O que é a Terapia
de Vida Passada?
A Terapia de vida passada é
um novo método psicoterapêutico que
tem por objetivo ajudar as pessoas a superar vários
tipos de problemas e enfermidades, pois utiliza
a Regressão de Memória como uma de
suas principais técnicas e leva em consideração
a Reencarnação como hipótese
de trabalho. Por isso vem despertando o interesse
de muita gente.
Segundo essa abordagem, o sofrimento humano é
entendido como o resultado de vivências traumáticas
e/ou emocionalmente importantes experimentadas pelas
pessoas em vidas passadas ficando marcadas no psiquismo
mais profundo do indivíduo.
A manifestação atual desses conteúdos
inconscientes do passado acaba desencadeando o aparecimento
de diversas enfermidades orgânicas e emocionais.

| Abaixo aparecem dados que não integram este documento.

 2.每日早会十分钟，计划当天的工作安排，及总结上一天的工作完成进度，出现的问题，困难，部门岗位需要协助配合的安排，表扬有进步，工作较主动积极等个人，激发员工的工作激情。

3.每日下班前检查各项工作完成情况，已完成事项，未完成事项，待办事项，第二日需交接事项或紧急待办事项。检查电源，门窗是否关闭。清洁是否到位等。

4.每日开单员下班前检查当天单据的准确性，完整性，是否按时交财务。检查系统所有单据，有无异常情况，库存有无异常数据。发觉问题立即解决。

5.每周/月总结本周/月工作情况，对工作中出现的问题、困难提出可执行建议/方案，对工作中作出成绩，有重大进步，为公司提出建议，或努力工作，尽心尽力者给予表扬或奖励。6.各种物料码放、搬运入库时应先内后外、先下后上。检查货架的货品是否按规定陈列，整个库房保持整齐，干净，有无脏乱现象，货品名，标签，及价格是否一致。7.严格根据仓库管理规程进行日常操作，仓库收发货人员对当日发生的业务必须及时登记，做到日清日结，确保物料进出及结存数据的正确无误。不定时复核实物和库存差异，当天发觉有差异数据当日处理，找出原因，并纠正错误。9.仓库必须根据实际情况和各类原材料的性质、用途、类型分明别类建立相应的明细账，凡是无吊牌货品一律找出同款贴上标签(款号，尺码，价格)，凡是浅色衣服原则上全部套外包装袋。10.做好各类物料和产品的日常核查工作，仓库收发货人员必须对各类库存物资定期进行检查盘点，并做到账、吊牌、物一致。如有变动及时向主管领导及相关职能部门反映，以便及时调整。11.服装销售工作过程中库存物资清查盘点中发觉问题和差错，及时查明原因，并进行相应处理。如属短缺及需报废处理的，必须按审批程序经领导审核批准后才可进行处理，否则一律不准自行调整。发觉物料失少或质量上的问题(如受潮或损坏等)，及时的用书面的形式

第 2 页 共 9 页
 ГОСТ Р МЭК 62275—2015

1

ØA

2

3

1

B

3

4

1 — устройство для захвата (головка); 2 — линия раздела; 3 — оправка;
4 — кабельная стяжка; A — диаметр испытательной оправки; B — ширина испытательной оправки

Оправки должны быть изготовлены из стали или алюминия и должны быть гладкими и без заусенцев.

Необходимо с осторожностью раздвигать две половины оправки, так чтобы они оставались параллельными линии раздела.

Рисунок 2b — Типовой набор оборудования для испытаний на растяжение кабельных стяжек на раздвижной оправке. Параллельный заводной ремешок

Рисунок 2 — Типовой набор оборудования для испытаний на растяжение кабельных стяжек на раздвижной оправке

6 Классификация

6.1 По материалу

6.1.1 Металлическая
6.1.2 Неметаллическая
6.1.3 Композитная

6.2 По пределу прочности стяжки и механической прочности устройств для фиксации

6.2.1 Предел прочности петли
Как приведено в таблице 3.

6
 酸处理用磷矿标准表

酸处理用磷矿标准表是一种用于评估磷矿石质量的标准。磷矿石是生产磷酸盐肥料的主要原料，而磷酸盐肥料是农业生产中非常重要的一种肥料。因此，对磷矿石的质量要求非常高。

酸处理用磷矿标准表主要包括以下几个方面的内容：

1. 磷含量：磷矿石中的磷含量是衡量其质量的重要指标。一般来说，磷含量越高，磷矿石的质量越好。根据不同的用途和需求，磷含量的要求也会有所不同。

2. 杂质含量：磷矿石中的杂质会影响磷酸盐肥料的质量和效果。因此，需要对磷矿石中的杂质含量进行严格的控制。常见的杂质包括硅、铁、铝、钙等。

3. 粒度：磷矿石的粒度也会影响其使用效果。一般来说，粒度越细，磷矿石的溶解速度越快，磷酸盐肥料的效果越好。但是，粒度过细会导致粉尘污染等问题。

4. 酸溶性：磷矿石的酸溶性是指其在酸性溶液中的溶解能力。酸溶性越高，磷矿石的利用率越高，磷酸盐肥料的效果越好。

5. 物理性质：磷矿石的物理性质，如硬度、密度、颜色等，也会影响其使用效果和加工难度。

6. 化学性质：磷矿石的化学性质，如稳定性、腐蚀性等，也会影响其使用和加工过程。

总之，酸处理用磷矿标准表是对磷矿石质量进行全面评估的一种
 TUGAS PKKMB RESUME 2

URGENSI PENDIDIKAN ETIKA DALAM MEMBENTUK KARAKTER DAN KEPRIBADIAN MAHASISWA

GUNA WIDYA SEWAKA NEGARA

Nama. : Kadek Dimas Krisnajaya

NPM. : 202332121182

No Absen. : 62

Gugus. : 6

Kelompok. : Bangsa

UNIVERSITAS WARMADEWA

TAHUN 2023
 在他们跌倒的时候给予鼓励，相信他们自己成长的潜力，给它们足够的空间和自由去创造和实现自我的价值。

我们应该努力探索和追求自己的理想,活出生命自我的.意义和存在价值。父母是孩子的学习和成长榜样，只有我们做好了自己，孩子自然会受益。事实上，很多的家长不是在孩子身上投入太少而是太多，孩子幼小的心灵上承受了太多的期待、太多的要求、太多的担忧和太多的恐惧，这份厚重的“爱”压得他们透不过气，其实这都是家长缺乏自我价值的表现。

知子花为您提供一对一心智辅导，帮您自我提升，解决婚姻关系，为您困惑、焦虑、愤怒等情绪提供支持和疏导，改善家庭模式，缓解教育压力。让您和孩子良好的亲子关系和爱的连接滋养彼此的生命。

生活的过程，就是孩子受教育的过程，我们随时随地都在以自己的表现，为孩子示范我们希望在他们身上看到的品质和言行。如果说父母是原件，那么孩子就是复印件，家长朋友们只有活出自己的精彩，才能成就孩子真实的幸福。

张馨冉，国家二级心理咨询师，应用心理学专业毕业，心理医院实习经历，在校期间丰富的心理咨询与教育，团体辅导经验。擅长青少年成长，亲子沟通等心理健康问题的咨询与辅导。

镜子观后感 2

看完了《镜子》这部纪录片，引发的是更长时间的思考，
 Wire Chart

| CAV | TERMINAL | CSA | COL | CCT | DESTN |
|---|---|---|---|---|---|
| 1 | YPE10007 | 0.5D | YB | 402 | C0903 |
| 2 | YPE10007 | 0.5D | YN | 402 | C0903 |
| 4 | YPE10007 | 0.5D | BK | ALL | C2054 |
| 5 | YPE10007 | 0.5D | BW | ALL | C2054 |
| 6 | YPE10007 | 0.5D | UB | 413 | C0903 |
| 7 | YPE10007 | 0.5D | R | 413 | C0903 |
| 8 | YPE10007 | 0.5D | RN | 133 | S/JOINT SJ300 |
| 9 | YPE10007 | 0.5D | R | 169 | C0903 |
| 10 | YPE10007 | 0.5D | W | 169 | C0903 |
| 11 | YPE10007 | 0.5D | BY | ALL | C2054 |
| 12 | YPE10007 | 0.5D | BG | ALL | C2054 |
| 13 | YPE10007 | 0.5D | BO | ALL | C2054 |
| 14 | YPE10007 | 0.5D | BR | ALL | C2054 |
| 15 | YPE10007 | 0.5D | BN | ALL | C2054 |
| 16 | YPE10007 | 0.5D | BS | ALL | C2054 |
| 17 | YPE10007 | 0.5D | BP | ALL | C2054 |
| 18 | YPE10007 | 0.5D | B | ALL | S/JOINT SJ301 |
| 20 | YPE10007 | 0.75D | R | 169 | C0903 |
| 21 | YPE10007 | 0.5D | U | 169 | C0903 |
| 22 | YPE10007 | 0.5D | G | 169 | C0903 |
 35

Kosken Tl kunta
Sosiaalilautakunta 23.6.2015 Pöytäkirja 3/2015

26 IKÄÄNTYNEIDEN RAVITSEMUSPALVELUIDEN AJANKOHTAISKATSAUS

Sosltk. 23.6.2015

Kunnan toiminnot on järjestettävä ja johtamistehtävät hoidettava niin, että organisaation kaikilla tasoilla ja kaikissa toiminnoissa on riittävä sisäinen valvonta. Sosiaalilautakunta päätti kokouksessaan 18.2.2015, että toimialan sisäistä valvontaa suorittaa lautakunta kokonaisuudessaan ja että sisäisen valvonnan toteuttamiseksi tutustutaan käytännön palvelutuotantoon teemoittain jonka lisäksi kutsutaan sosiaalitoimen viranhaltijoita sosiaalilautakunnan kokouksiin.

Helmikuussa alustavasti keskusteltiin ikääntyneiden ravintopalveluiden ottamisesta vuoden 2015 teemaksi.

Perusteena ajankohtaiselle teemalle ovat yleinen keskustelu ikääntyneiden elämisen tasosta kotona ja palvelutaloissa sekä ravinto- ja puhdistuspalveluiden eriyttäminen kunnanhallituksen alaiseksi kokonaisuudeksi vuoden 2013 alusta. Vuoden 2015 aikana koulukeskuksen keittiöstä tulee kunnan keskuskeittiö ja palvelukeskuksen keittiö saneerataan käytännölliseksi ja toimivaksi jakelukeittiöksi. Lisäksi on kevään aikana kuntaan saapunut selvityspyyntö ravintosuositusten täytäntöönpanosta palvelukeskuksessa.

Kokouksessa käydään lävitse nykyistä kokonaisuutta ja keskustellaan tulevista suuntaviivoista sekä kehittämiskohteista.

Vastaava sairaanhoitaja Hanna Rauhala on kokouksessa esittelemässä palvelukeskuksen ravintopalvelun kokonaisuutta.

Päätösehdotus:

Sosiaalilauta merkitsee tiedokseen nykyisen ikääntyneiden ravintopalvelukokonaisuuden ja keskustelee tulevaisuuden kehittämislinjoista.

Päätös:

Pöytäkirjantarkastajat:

Tecnicamente, pode-se dizer que a TVP é uma
nova abordagem terapêutica de orientação
transpessoal, isto é, considera a dimensão
espiritual do homem como uma necessidade legítima
e indispensável ao melhor entendimento de sua
vida e de suas enfermidades, a qual utiliza como método
principal de trabalho a Regressão de Memória.
A Regressão de Memória não pode,
então, ser confundida com a TVP. A Regressão
é uma técnica que leva o indivíduo
a alcançar um estado ampliado de consciência
em que acessa, relembra e revive os conteúdos
inconscientes, reais ou simbolicamente modificados,
de suas experiências anteriores.
A TVP baseia-se na utilização
de uma visão específica de homem, pois
lança esse homem para além de sua realidade
física, orgânica e imediata objetivando
entendê-lo como uma interligação
das diversas dimensões humanas.
Portanto, em TVP, o homem é
entendido como um ser bio-psico-sócio-cultural-espiritual,
onde todas essas dimensões são interligadas
e interdependentes.
Além dessa visão de
homem, a TVP considera ainda como hipótese
de trabalho a Reencarnação, ou seja,
a possibilidade de uma certa individualidade permanecer
viva e atuante após a morte do corpo físico,
vindo a se agregar a um novo corpo físico no
momento de uma nova concepção humana.
Com isso, muitas das características
físicas, psicológicas, de personalidade
etc. do indivíduo na sua vida atual seriam
resultado de uma certa "herança espiritual"
de suas experiências anteriores ao longo de
toda a sua trajetória existencial. Não
só quando encarnado em um corpo físico,
mas também quando está no chamado período
inter vidas - PIV, já que mantém a sua
consciência viva.
A possibilidade de nos lembrarmos
desse passado de forma, muitas vezes, nítida
e intensa, sugere que nossa memória seja extracerebral,
isto é, não dependa necessariamente
dos registros do cérebro físico da presente
existência.
Vários autores têm
denominado essa modalidade terapêutica de Terapia
Regressiva, já que não há, necessariamente,
a regressão para um momento traumático
ou significativo em uma encarnação passada,
mas qualquer situação já vivida
pelo indivíduo pode ser revivida ou novamente
experimentada em uma sessão regressiva.
Milton Menezes prefere manter a
denominação de Terapia de Vida Passada
pois tem observado na sua prática que em algumas
regressões de memória, seus clientes
revivem, além de situações de
vidas anteriores, situações da vida
atual. Esta postura mantém a coerência
com sua visão de homem e a hipótese
de trabalho da reencarnação.
Outro princípio básico
considerado pela TVP é o de uma proposta de
desenvolvimento do ser espiritual ao longo de suas
experiências, ora encarnado ora desencarnado,
que o leva, progressivamente, a uma evolução
da consciência desde a sua natureza material
até a consciência espiritual: da matéria
para o corpo, do corpo para a mente, da mente para
a alma, da alma para o Espírito. Essa condição
evolucionista permite a explicação das
patologias e psicopatologias como um obstáculo
ou um desvio nesse processo que leva necessariamente
a uma tomada de consciência e uma transformação
do ser.
A regressão de memória
é utilizada na TVP, segundo entendem Milton
e alguns especialistas, como um recurso que favorece
a essa tomada de consciência, mas que exige
a atuação, no nível terapêutico,
para promover a necessária transformação
do indivíduo, único caminho para o entendimento
e superação de sua enfermidade. A regressão
por si só não é um fim em si
mesmo, mas um meio que favorece o trabalho psicoterapêutico.
Seguindo esta lógica, Milton
defende um processo terapêutico que utilize
estes recursos, que seja feito em um contexto terapêutico
e sempre por um profissional habilitado a lidar com
esse delicado material do psiquismo humano.